Aim of the exercise: Reproduce, word for word, the portion of the forum thread on recocking an old double-barrel shotgun that runs from "## godogs57 (Mar" up to and including "the same thing.".

Excerpted passage:
_____

# How to recock a old double barrel shotgun



## REDBONE (Mar 3, 2014)

I pulled both triggers on a old Sneider SxS, am l need to know how t o recock it  so I can put barrels back on receivero


----------



## Whiteeagle (Mar 3, 2014)

Put the barrels back on, replace the forearm, break the gun open and the hammers will automatically re-cock.


----------



## Clemson (Mar 3, 2014)

It depends on the gun, but typically, if you can reach inside the bottom of the breech area of the receiver with a screwdriver and pry "up", you can recock the hammers.


----------



## REDBONE (Mar 4, 2014)

Clemson said:


> It depends on the gun, but typically, if you can reach inside the bottom of the breech area of the receiver with a screwdriver and pry "up", you can recock the hammers.



I'm going to try this but this is a very old gun( 1880 ) and I've got to be very carefull. Wish I had never pulled those triggers.


----------



## godogs57 (Mar 4, 2014)

by now you know you never pull the triggers on a sxs shotgun without the barrels attached! sorry that happened. that is a deadly sin with my LC Smith sxs shotguns....if that happens with them, they have to be manually recocked with a special tool...you might be looking at the same thing. 

If you can't get it done, I'd try Schwartz gun repair, Elijay


----------



## Supercracker (Mar 4, 2014)

You can make the tool from an old file. Problem is adjusting the shape for your exact gun design.


----------



## REDBONE (Mar 4, 2014)

Thanks, we got it re cocked. I won't do that again!


----------

_____

Supplied entries:
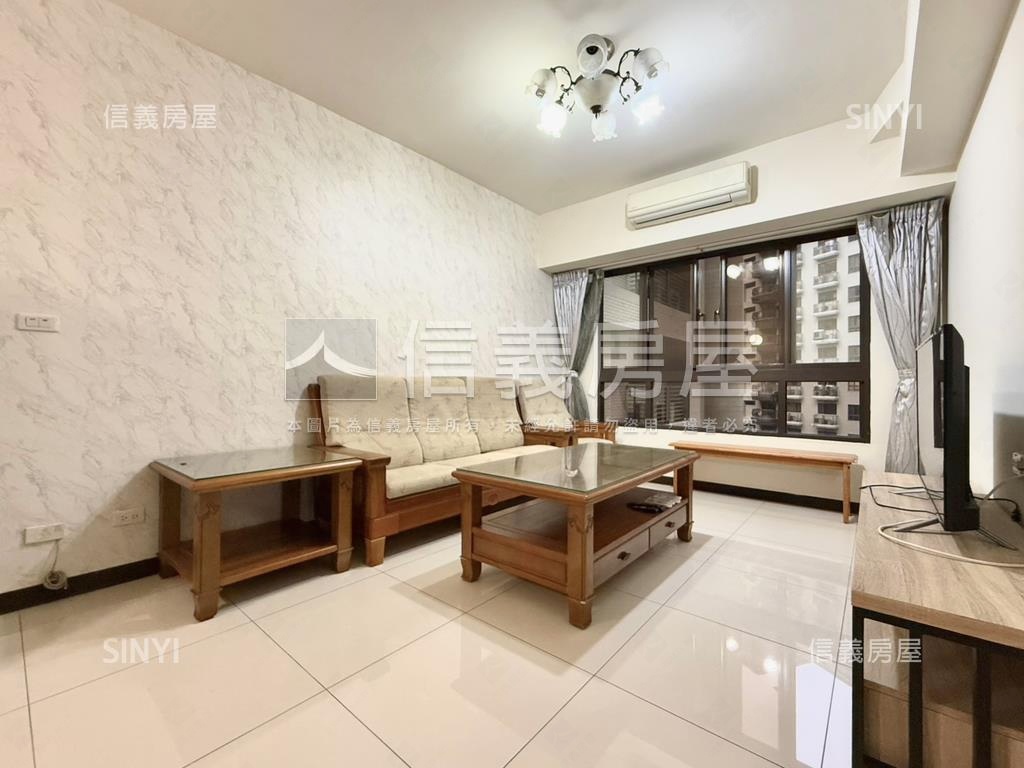 藝文●紐約大時代兩房車位房屋室內格局與周邊環境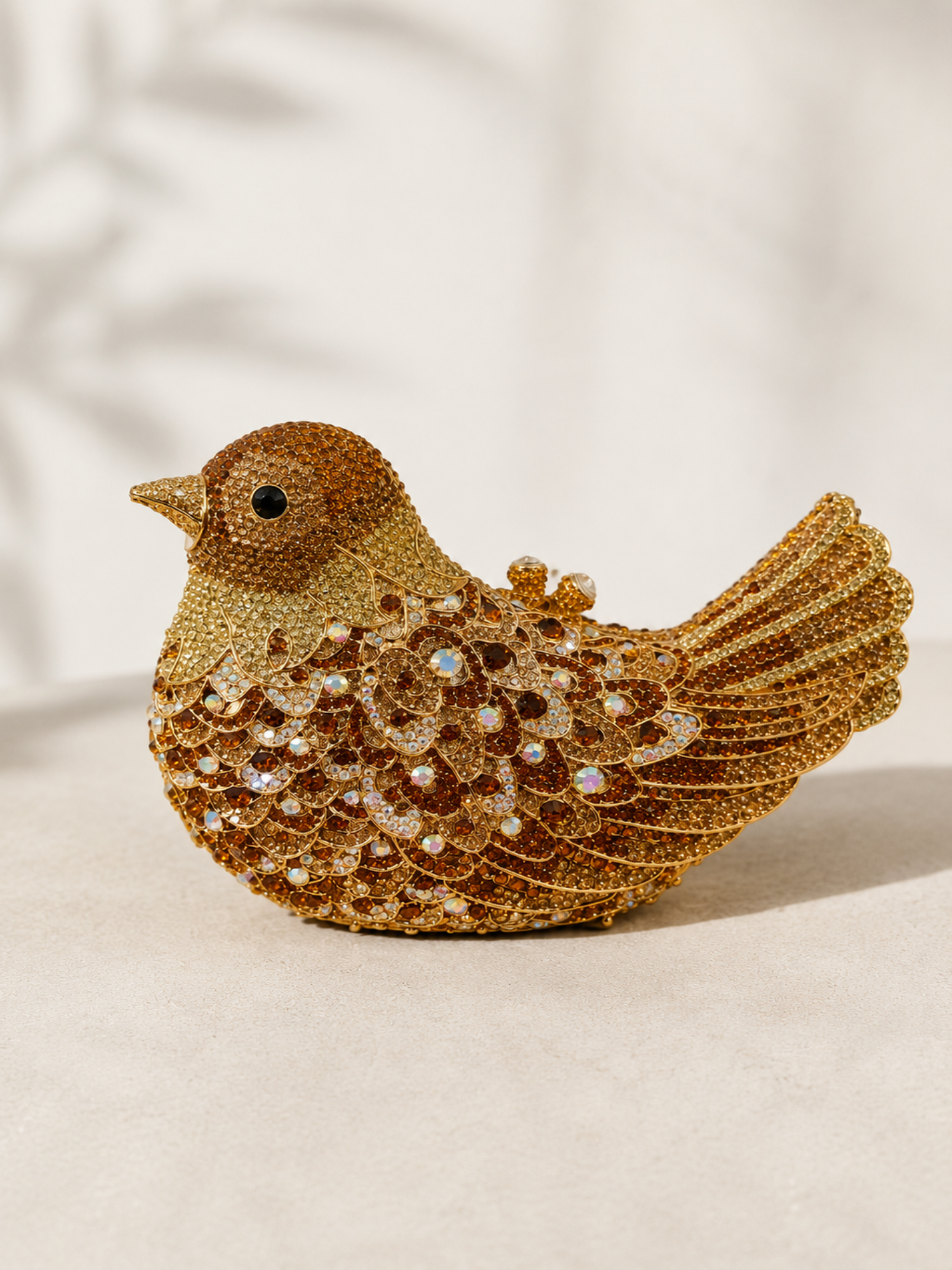 Crystal Songbird Clutch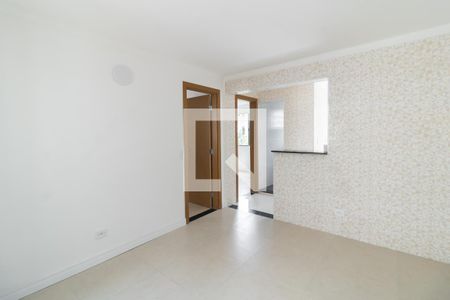 Sala de apartamento à venda com 2 quartos, 45m² em Vila Sílvia, São Paulo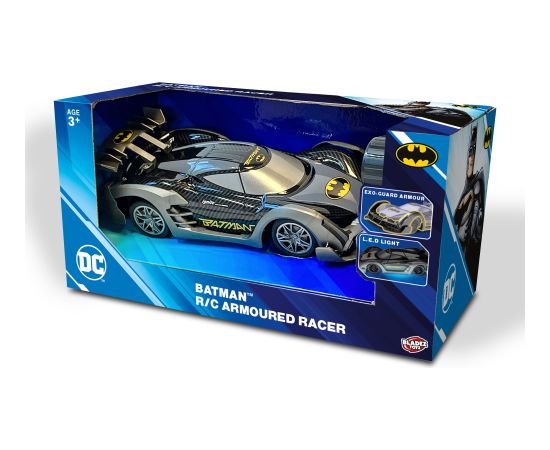 Bladez Batman  RC Automašīna Armoured Racer 1:20
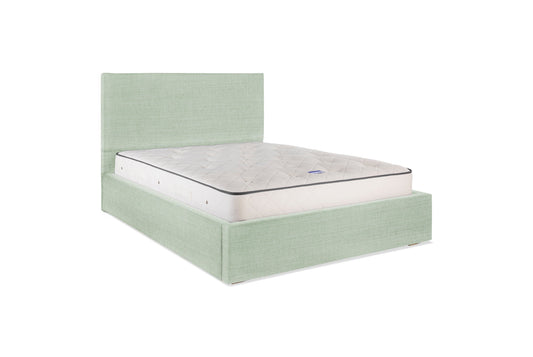 The Dartmouth Bed | Linara - Seaglass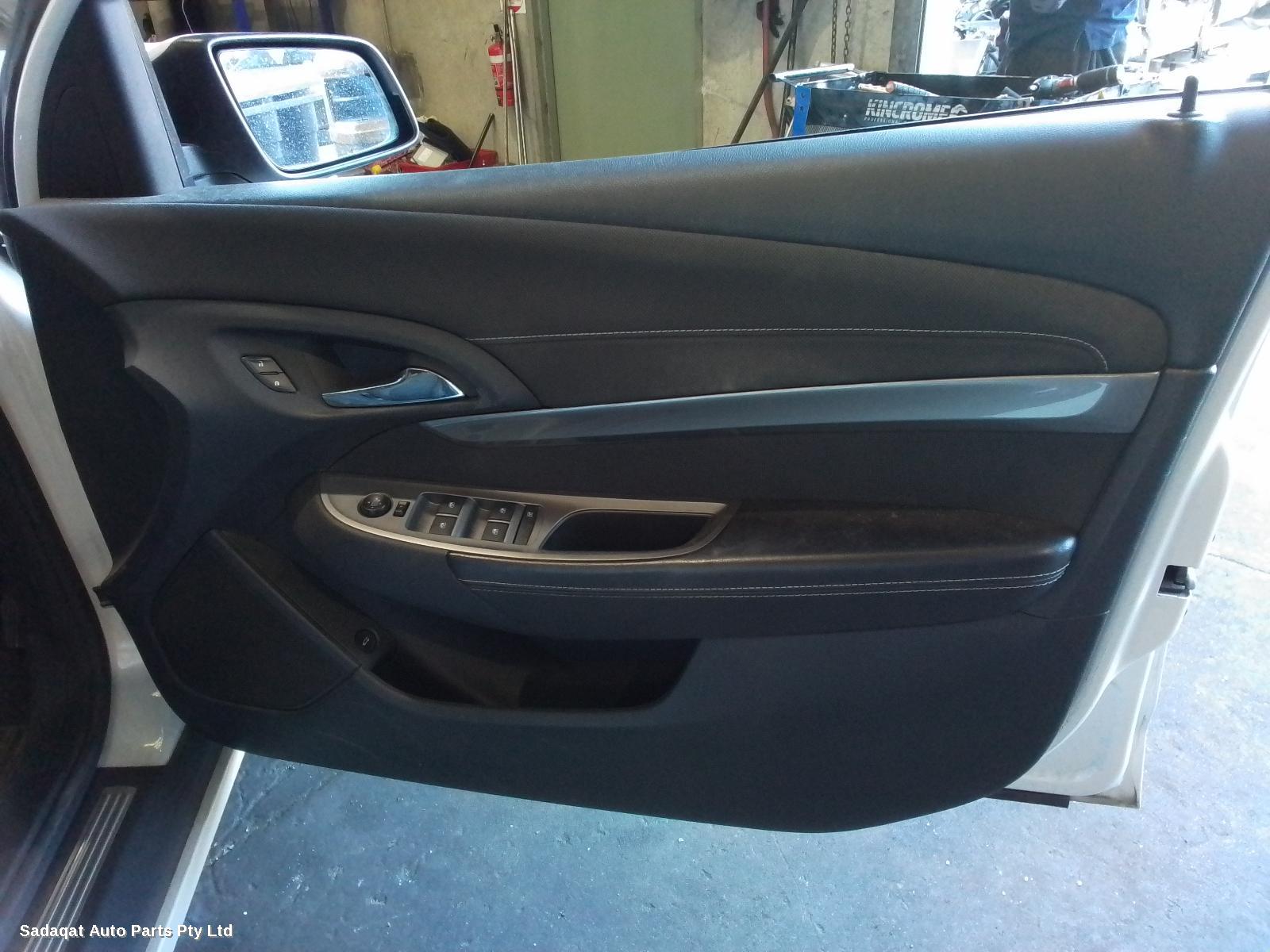 Holden Commodore Right Front Door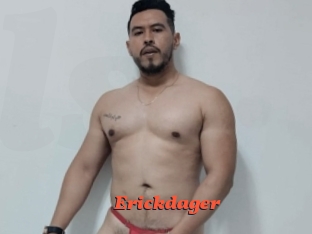 Erickdager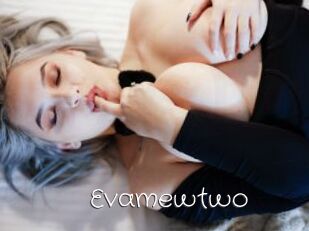 Evamewtwo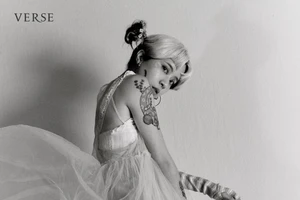 封面人物／「海豚刑警」主唱伍悅談時尚：自成一派的混搭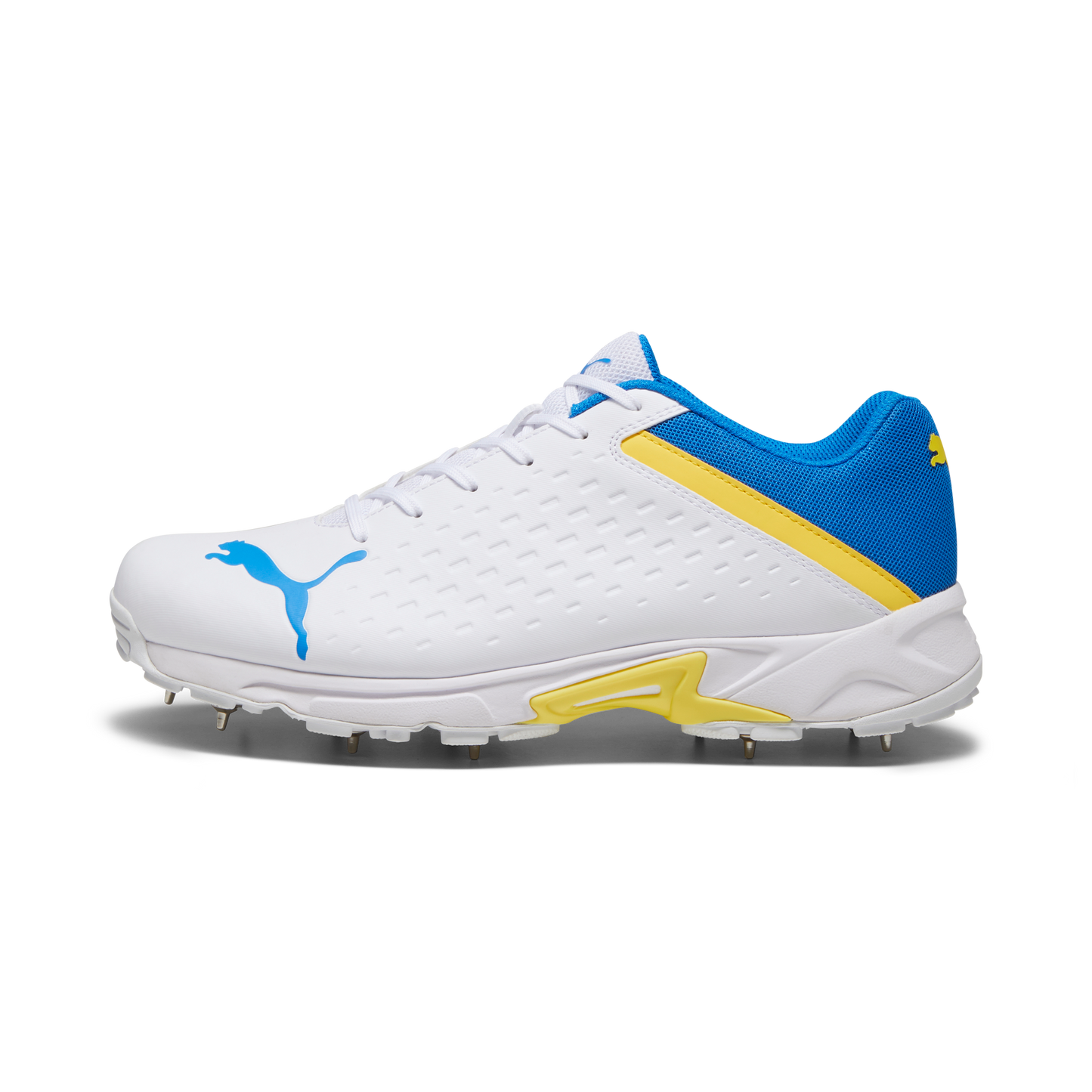 Puma 22.2 Spike Cricket Shoes - 2023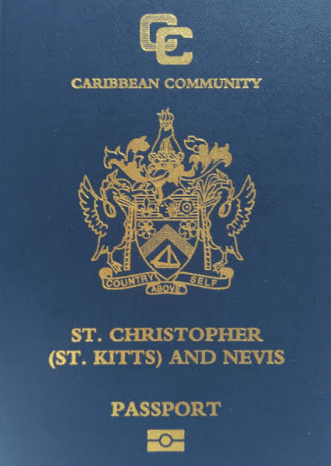 Passport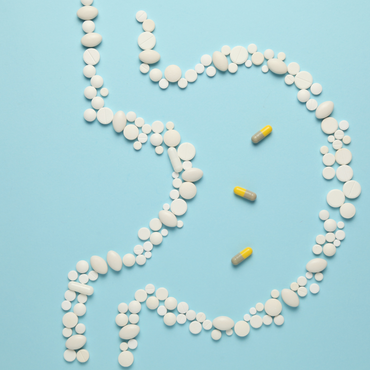 Helicobacter pylori: Gesundheitsrisiken und natürliche Heilmittel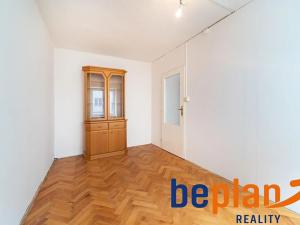 Prodej bytu 3+1, Karlovy Vary, Kvapilova, 83 m2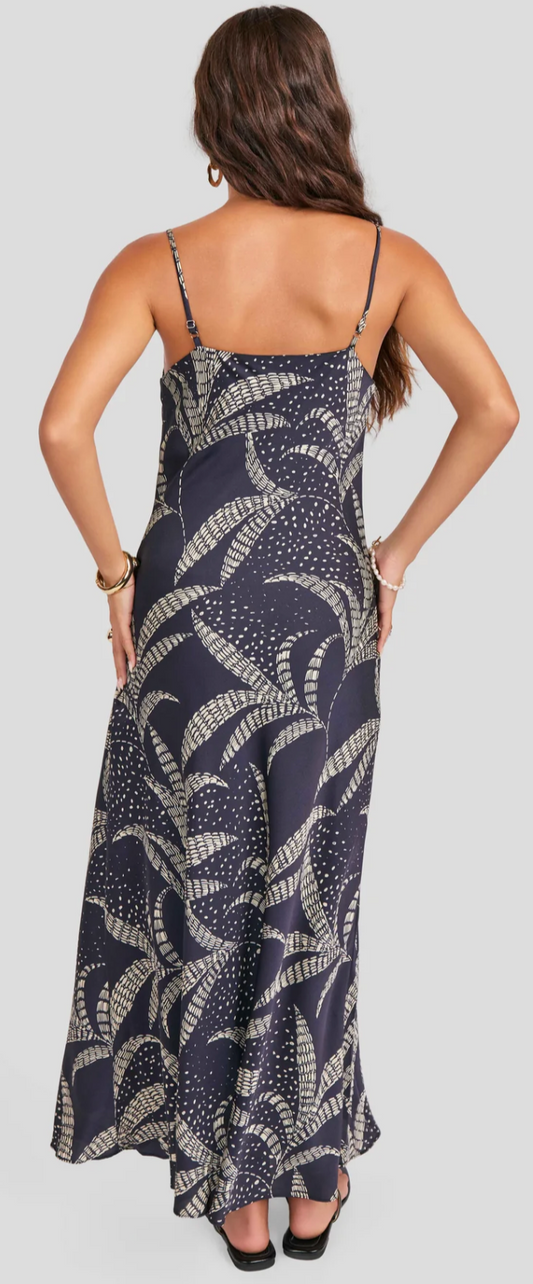 Nautical Nights Dress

_____

Solution:
## godogs57 (Mar 4, 2014)

by now you know you never pull the triggers on a sxs shotgun without the barrels attached! sorry that happened. that is a deadly sin with my LC Smith sxs shotguns....if that happens with them, they have to be manually recocked with a special tool...you might be looking at the same thing.